Белая вновь одарила его очаровательной улыбкой.
– Анатолий Сергеевич, вы же - экономист. Разберётесь.
"Наверно, всякие там платежи в интернете и прочие форексы", - подумал Киреев, выходя из кабинета заведующей.
На кафедре Джибраев огорошил его заявлением:
– Анатолий Сергеевич, научный руководитель требует больше литературы на иностранных языках. Что делать - ума не приложу.
– Фрейдун Юханович, - медленно сказал Киреев.
– Я посмотрел вашу работу. Там дел невпроворот. Да ещё литература. Меньше, чем за сорок тысяч, не возьмусь.
Джибраев испуганно взмахнул чёрными ресницами.
– Но мы же с вами договорились...
– Тогда я ещё не читал вашей диссертации, - отрезал Киреев.
Сын знойной Месопотамии развёл руками.
– Вы же знаете моё положение...
– А вы войдите в моё, - резко ответил Киреев.

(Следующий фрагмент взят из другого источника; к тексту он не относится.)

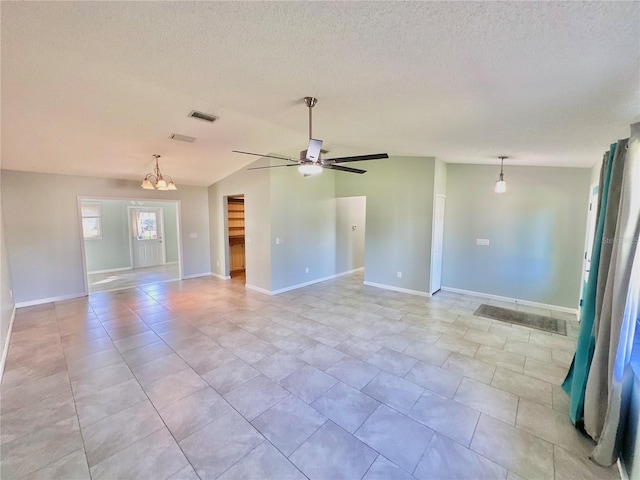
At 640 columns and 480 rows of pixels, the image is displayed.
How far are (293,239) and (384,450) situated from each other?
443cm

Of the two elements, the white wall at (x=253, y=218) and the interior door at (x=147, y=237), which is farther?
the interior door at (x=147, y=237)

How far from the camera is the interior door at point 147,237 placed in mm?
8500

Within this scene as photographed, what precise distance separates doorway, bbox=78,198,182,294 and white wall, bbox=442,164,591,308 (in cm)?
665

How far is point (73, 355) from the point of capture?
10.5 ft

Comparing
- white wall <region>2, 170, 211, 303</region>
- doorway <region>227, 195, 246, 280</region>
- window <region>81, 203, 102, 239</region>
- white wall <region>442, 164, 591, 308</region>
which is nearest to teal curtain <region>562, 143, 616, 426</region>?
white wall <region>442, 164, 591, 308</region>

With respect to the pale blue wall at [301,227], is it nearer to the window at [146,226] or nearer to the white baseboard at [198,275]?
the white baseboard at [198,275]

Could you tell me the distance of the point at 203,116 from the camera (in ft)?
10.2

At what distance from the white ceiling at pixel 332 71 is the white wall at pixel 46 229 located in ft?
5.31

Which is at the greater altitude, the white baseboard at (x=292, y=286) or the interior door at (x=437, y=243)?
the interior door at (x=437, y=243)

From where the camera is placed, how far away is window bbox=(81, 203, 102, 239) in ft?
25.1

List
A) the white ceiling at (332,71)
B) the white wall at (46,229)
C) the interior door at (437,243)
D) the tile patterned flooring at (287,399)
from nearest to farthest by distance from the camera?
1. the white ceiling at (332,71)
2. the tile patterned flooring at (287,399)
3. the white wall at (46,229)
4. the interior door at (437,243)

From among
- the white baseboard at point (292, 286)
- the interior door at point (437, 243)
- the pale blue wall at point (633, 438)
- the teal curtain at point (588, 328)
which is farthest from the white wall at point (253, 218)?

– У меня и так обязанностей выше крыши.
– А разве Шрёдер не обещала вас разгрузить?
– подал голос Вареникин.
– Шрёдер обещала, а Белая накидала новых.
Вареникин усмехнулся.
– Для вас это неожиданность, Толя? Пора уже понять, что наше начальство - как тот чукча, который бросает кирпичи в воду. Кирпичи - это обязанности. Погружаясь на дно, они достаются тем, кто ниже всех в институтской иерархии. А чукча удивляется, почему кирпичи прямоугольные, а круги круглые.
Киреев сел за свой стол и вздохнул.
– Что поделать? Не получается у меня отстраниться.
– А вы попробуйте, - посоветовал Вареникин, покручивая ницшеанские усы.
– Всё лучше, чем сообщать мирозданию очевидные вещи.
– Иногда, - тихо промолвил Киреев, - нужно говорить очевидные вещи, чтобы они продолжали быть очевидными.
– Прекрасно сказано. Вот эту фразу и выбьют на вашей надгробной плите.
Киреев отмахнулся.
– Вам бы, Александр Михайлович, всё шутить. Скажите лучше, как там с нашим творческим коллективом?
– Всё готово. Надо только оформить по образцам.
– А у вас, Фрейдун Юханович?
– просил Киреев.
Но борец за права армян пребывал в ступоре, оглушённый суммой, которую ему озвучил коллега. Кирееву пришлось ещё раз окликнуть его, чтобы тот пришёл в себя.